Exercise prompt
Return, with both end lines included, exactly what the data below holds from the line with "Photograph of astronaut" through the line with "Prime Minister Narendra", though not the pictures.

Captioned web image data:
+ + +

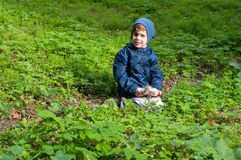 Boy in the meadow. Four year old boy in the meadow. He is squatting in the lush grass. Boy hold toy gun. He is dressed in windbreaker and sweatpants Stock Photos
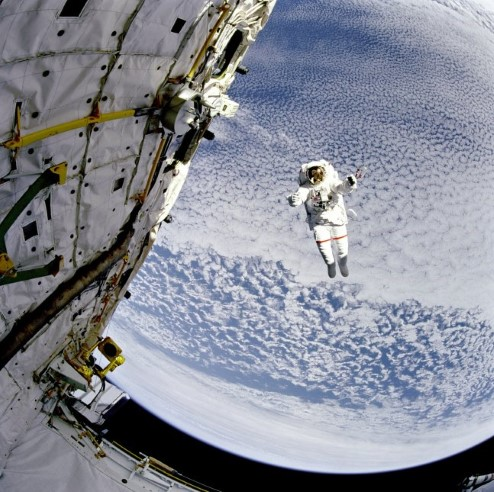 Photograph of astronaut Mark C. Lee above the Earth.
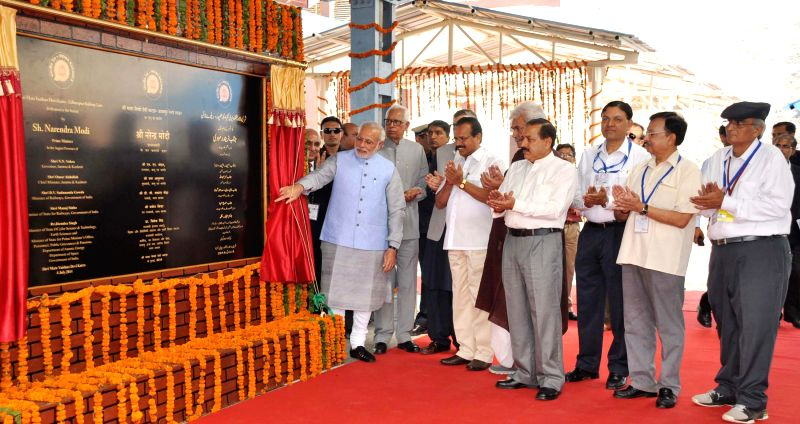 Prime Minister Narendra Modi during opening ceremony of the newly constructed railway line between Katra-Udhampur Section in Katra of Jammu and Kashmir on July 04, 2014. Also seen Jammu and Kashmir .. - Narendra Modi, Manoj Sinha, Jitendra Singh and Board Arunendra Kumar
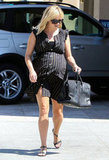 Reese Witherspoon showed off her baby bump for lunch in LA.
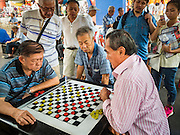 26 DECEMBER 2015 - SINGAPORE, SINGAPORE: Men play checkers and board games in a park in Singapore's Chinatown.      PHOTO BY JACK KURTZ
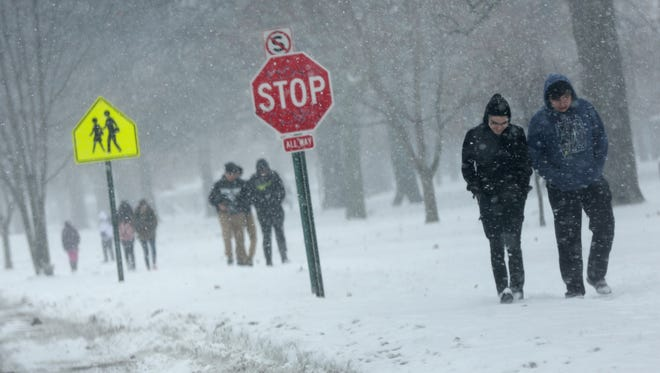 Students from Western International High School in southwest Detroit walk home on Scotten Street after being dismissed early because of the snow on Wednesday, Dec. 13, 2017.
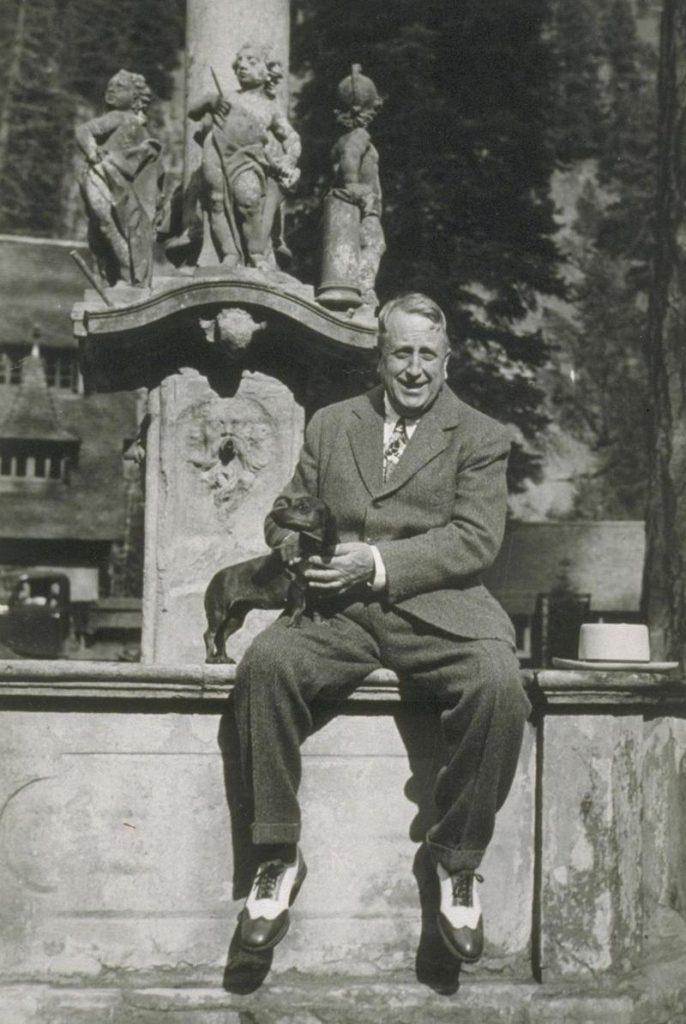 William Randolph Hearst sitting on a ledge.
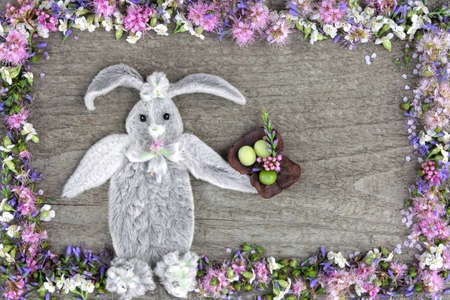 The composition of the rabbit from the leaves of the flower Stakhis and the frame of flowers Spirea and Veronica Reklamní fotografie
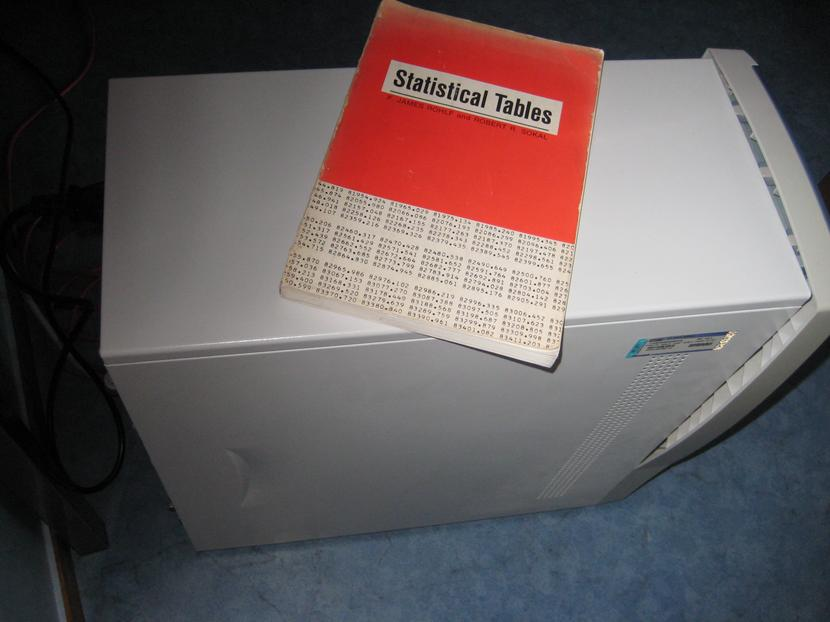 You see a picture of a book labelled 'œstatistical tables', positioned on top of a computer mini-tower.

+ + +

Reply
 Photograph of astronaut Mark C. Lee above the Earth.
 Prime Minister Narendra Modi during opening ceremony of the newly constructed railway line between Katra-Udhampur Section in Katra of Jammu and Kashmir on July 04, 2014. Also seen Jammu and Kashmir .. - Narendra Modi, Manoj Sinha, Jitendra Singh and Board Arunendra Kumar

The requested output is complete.